Ice cream has been around and enjoyed for centuries, but the soft-serve concept wasn’t developed until 1938 by Iowa-born John Fremont McCullough and his son Alex. Together they convinced a buddy, Sherb Noble, to offer the innovative product in his soft ice cream store in Kankakee, Illinois, a small town south of Chicago. On the first day of sales, to everyone’s surprise, Noble dished out greater than 1,600 servings of the new dessert within a couple of hours. (Seems like it was popular.) Knowing they were onto something big, Noble and the McCulloughs went on to open the initial Dairy Queen menu a couple of years later in Joliet, Illinois, placing Mr. Noble at the helm (who better) which opened for business on June 22, perfect timing for the long, hot summer. Although this original site has not been operational since the 1950s, the building still stands as being a designated landmark, hearkening back to simpler times for Boomers who pass by.

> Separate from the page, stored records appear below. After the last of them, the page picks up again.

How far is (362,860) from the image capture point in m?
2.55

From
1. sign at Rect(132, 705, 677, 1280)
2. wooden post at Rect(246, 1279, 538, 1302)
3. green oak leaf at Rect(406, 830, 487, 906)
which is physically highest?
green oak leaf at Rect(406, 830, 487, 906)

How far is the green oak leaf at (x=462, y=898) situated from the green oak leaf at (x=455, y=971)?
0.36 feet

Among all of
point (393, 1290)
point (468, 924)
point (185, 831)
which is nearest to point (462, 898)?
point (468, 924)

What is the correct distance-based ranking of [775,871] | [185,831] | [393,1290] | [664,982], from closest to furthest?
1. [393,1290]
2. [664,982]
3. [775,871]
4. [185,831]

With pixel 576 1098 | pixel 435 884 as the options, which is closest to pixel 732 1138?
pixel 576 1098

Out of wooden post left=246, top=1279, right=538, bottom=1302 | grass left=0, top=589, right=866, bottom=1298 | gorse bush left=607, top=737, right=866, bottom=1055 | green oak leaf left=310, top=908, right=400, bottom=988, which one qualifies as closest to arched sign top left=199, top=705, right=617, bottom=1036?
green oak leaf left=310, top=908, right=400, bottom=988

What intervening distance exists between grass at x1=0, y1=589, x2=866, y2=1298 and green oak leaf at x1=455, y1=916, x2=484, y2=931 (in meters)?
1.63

For many years, Dairy Queens were and are a fixture of social interaction in small towns from the Midwest and South and through the 70s, checking up on the times (and also the competition), most DQs added fast food, including sausages, hamburgers and fries, referring to their newest menu items as “Brazier.” Although several shops are only open during the summer time, most stay open year-round. After all, why consume frozen treats just seasonally except if you are now living in North Dakota? The biggest store is found in Bloomington, IL, home of a state university, Busiest honors go to Prince Edward Island, Canada (go figure). In 2014, Dairy Queen listed over 6,400 stores in additional than 25 countries (75% in which will be in the U.S.). For decades, the old adage boasted every Texas town experienced a DQ. While no more literally true as small-town America dwindles, the largest concentration is still within the Lone Star State.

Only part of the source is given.